## Your instructions:
Locate every line in the material below that contains the word "entrance", and copy each of those lines. Matching is case-sensitive.

[START Given records]

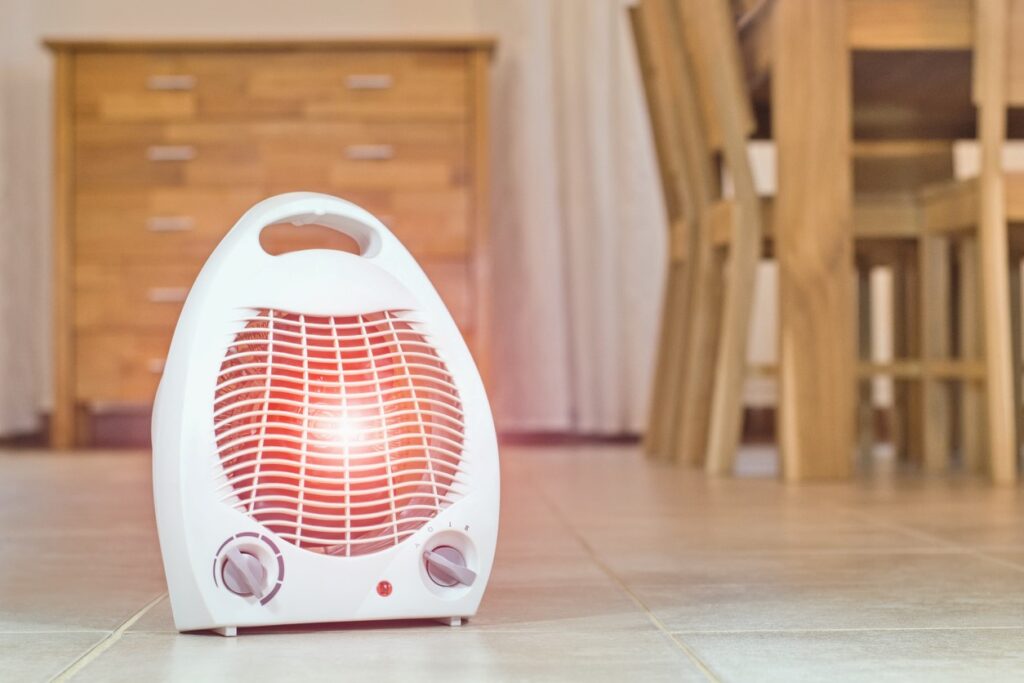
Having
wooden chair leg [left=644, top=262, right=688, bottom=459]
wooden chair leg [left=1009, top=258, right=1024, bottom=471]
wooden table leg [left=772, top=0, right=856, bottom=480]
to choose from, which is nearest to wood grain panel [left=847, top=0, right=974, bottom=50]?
wooden table leg [left=772, top=0, right=856, bottom=480]

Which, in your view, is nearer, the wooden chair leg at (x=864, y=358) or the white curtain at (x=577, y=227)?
the wooden chair leg at (x=864, y=358)

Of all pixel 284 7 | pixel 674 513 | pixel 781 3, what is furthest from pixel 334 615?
pixel 284 7

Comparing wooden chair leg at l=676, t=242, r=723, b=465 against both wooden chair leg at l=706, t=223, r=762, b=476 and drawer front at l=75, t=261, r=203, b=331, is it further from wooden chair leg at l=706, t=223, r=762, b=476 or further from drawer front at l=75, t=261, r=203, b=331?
drawer front at l=75, t=261, r=203, b=331

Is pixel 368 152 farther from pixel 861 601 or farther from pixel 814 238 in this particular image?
pixel 861 601

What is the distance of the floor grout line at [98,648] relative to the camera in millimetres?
727

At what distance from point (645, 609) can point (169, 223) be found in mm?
2544

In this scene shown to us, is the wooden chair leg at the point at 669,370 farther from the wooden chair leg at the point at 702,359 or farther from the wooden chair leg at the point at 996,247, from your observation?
the wooden chair leg at the point at 996,247

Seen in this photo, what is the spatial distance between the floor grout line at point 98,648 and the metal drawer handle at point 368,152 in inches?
93.5

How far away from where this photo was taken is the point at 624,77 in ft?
12.0

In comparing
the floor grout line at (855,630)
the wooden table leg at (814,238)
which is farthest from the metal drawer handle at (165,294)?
the floor grout line at (855,630)

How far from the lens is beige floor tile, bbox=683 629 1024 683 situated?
0.72 m

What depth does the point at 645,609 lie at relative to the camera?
3.10 ft

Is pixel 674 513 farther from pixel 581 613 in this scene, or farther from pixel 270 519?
pixel 270 519

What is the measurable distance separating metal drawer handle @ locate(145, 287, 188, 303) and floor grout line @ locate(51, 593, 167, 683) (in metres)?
2.34
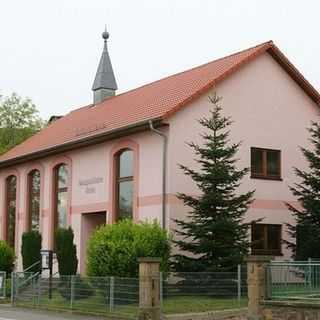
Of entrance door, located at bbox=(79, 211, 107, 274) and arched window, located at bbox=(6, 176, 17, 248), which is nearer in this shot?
entrance door, located at bbox=(79, 211, 107, 274)

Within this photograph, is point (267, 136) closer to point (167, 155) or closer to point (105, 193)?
point (167, 155)

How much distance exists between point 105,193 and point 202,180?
7280mm

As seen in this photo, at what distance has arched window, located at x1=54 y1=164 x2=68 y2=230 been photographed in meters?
33.6

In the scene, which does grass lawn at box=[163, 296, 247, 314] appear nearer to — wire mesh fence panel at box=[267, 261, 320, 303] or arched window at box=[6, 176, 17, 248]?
wire mesh fence panel at box=[267, 261, 320, 303]

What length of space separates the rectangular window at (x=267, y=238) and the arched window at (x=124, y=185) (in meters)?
4.81

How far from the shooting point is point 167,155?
87.0ft

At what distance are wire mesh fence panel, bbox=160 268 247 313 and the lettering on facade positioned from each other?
10076 millimetres

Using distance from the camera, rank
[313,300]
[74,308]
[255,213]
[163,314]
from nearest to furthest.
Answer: [313,300] → [163,314] → [74,308] → [255,213]

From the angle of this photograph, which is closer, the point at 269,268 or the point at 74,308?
the point at 269,268

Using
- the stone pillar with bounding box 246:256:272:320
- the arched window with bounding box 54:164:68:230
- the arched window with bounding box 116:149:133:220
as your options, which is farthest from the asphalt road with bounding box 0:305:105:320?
the arched window with bounding box 54:164:68:230

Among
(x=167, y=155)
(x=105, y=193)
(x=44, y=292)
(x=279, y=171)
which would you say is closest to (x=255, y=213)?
(x=279, y=171)

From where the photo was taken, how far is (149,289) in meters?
19.8

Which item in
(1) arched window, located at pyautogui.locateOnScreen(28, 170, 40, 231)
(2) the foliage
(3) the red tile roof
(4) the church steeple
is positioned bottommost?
(2) the foliage

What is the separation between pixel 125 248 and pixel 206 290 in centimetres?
322
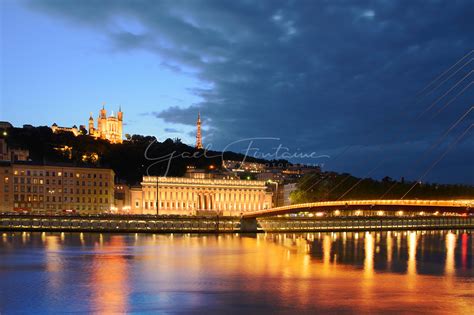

[END Given records]

## Response to this exercise:
Of entrance door, located at bbox=(79, 211, 107, 274) and arched window, located at bbox=(6, 176, 17, 248), which is nearer in this shot?
entrance door, located at bbox=(79, 211, 107, 274)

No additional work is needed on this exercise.